Preboarding ist mehr als nur ein gutes Willkommensschreiben – es ist ein wichtiger Bestandteil dabei, Mitarbeitenden die Nervosität am ersten Tag zu nehmen.
Hier erkläre ich, was Preboarding ist, warum es wichtig ist, wie Sie mit Onboarding-Software-Lösungen einen erstklassigen Preboarding-Prozess schaffen können und stelle einen 7-Schritte-Prozess zur Verfügung, der ein reibungsloses Onboarding ermöglicht.
Was ist Preboarding?
Die Preboarding-Phase umfasst die Zeitspanne zwischen der Annahme des Arbeitsangebots durch einen neuen Mitarbeitenden und dem ersten Betreten des Büros (physisch oder virtuell!).
Was Ihr Unternehmen in dieser Zeit tut – oder nicht tut – kann einen entscheidenden Unterschied machen, was Produktivität, Geschäftsrisiken (denken Sie an Verträge), Mitarbeitendenerlebnis und Bindung betrifft.
Dennoch erhalten beim Preboarding 64% der Neueinstellungen überhaupt keine Preboarding-Erfahrung.
Vor diesem Hintergrund verschenken Sie viel Potenzial, wenn Sie ein Onboarding-Programm ohne Preboarding aufsetzen.
Es ist ein leichter Gewinn, um Ihren Onboarding-Prozess effizienter zu gestalten.
Preboarding vs. Onboarding
Mitarbeiter-Onboarding ist der Prozess, eine neue Arbeitskraft in Ihr Unternehmen zu integrieren. Der Onboarding-Prozess dauert in der Regel etwa 90 Tage, kann in manchen Fällen aber auch bis zu ein Jahr dauern.
Ziel ist es, dass nach Abschluss des Onboarding-Prozesses der oder die Neue vollständig in die Unternehmenskultur integriert ist, die Rolle, Erwartungen, Prioritäten und Ziele kennt.

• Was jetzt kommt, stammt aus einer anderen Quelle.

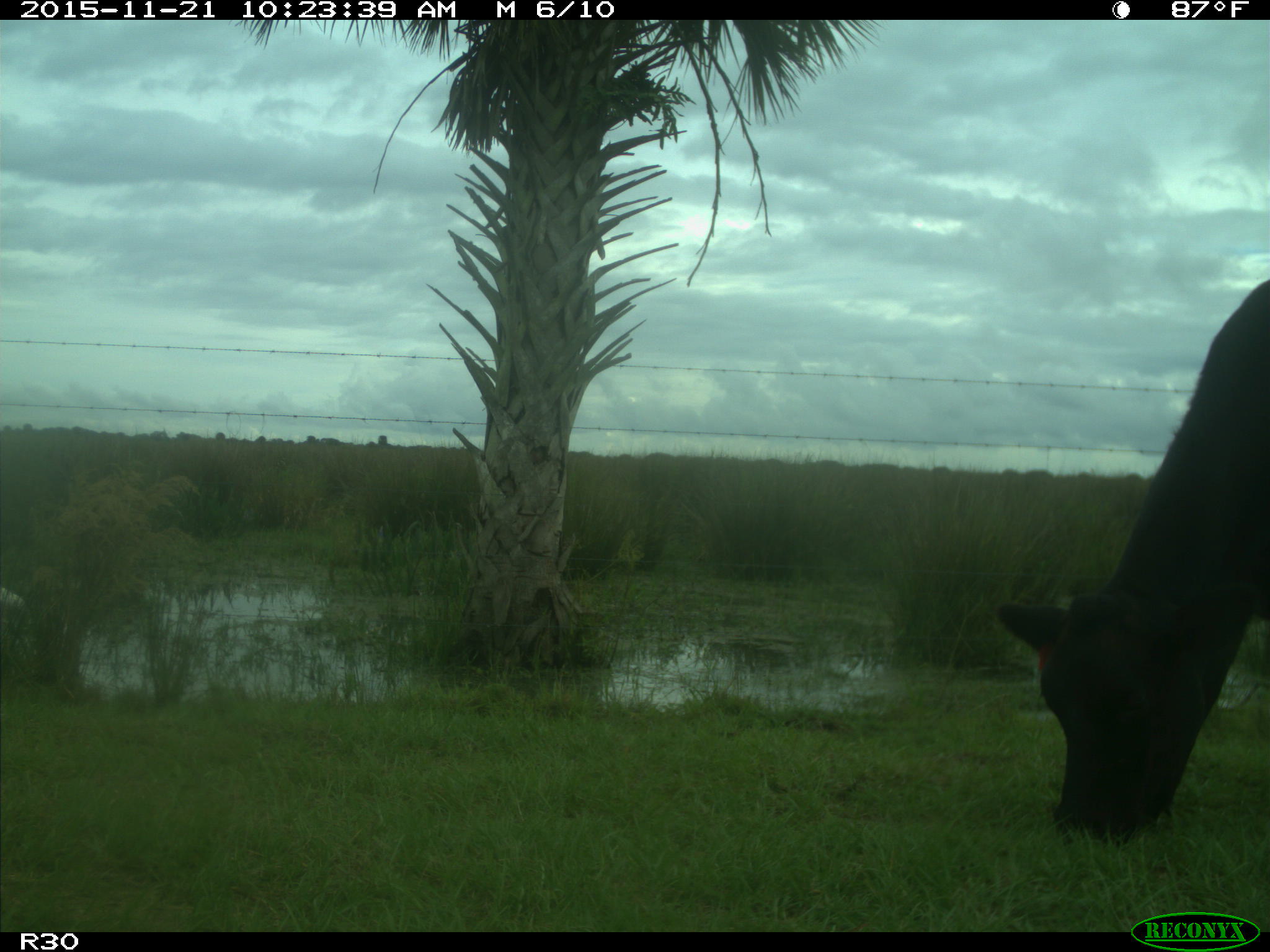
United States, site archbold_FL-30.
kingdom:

Preboarding ist der erste Teil des umfassenden Onboarding-Prozesses für Mitarbeitende.
Die Idee ist, jemanden auf den ersten Tag vorzubereiten und ihm oder ihr einen Vorgeschmack auf die Kultur sowie die künftige Aufgabe zu geben.
Zu den Aktivitäten zählen das Ausfüllen notwendiger Unterlagen, das Lesen von Richtlinien, das Einrichten von E-Mail-Konten sowie der Zugang zu Portalen und Schulungsmaterialien.
Eine ordentliche Preboarding-Phase hilft Ihnen dabei, den Onboarding-ROI zu maximieren, indem sie Zeit frei macht für wertschöpfende Aufgaben wie das Kennenlernen neuer Teammitglieder.
| Preboarding | Onboarding |
| Vor dem ersten Arbeitstag | 90+ Tage nach Arbeitsbeginn |
| Unterstützt die Orientierung | Setzt die Orientierung fort |
| Leichter Einstieg | Vollständige Integration |
Was sollten Sie in Ihren Preboarding-Prozess aufnehmen?
Bevor wir zu den Details kommen, hier einige Best Practices für das Onboarding und Ziele, die Ihr Preboarding-Prozess erreichen sollte:
- Geben Sie dem neuen Mitarbeitenden Informationen, wie etwa den Ablauf der ersten Woche oder praktische Hinweise wie Parkmöglichkeiten und Dresscode im Büro.
- Stellen Sie die Unternehmenskultur, das Team und nehmen Sie dem neuen Mitarbeitenden die Nervosität.
- Sorgen Sie dafür, dass vor dem ersten Tag alle notwendigen Geräte und Ressourcen bereitstehen.
- Zeigen Sie, dass die Entscheidung für Ihr Jobangebot und Ihr Unternehmen die richtige Wahl war.
Immerhin war dies wahrscheinlich nicht das einzige Jobangebot, das sie erhalten haben. Es ist üblich, dass sie sich fragen, ob sie nicht lieber das andere Angebot hätten annehmen sollen oder ob sie auf den Recruiter hätten antworten sollen, der sich bei LinkedIn gemeldet hat.
Vor diesem Hintergrund finden Sie hier eine Liste von 7 Punkten, die Sie in Ihre Preboarding-Checkliste für den Prozess aufnehmen sollten.
1. Übergeben Sie dem neuen Mitarbeitenden einen Arbeitsvertrag
Ein Arbeitsvertrag ist eine formelle Vereinbarung zwischen Arbeitgeber und neuem Mitarbeitenden, die die Bedingungen und Konditionen des Arbeitsverhältnisses festlegt. Er dient als rechtsverbindliches Dokument und regelt die Verantwortlichkeiten, Rechte und Aufgaben beider Parteien.
Die Übergabe eines Arbeitsvertrags ist ein entscheidender Schritt, um klare Erwartungen zu schaffen und sowohl die Interessen des Arbeitgebers als auch die des Mitarbeitenden abzusichern.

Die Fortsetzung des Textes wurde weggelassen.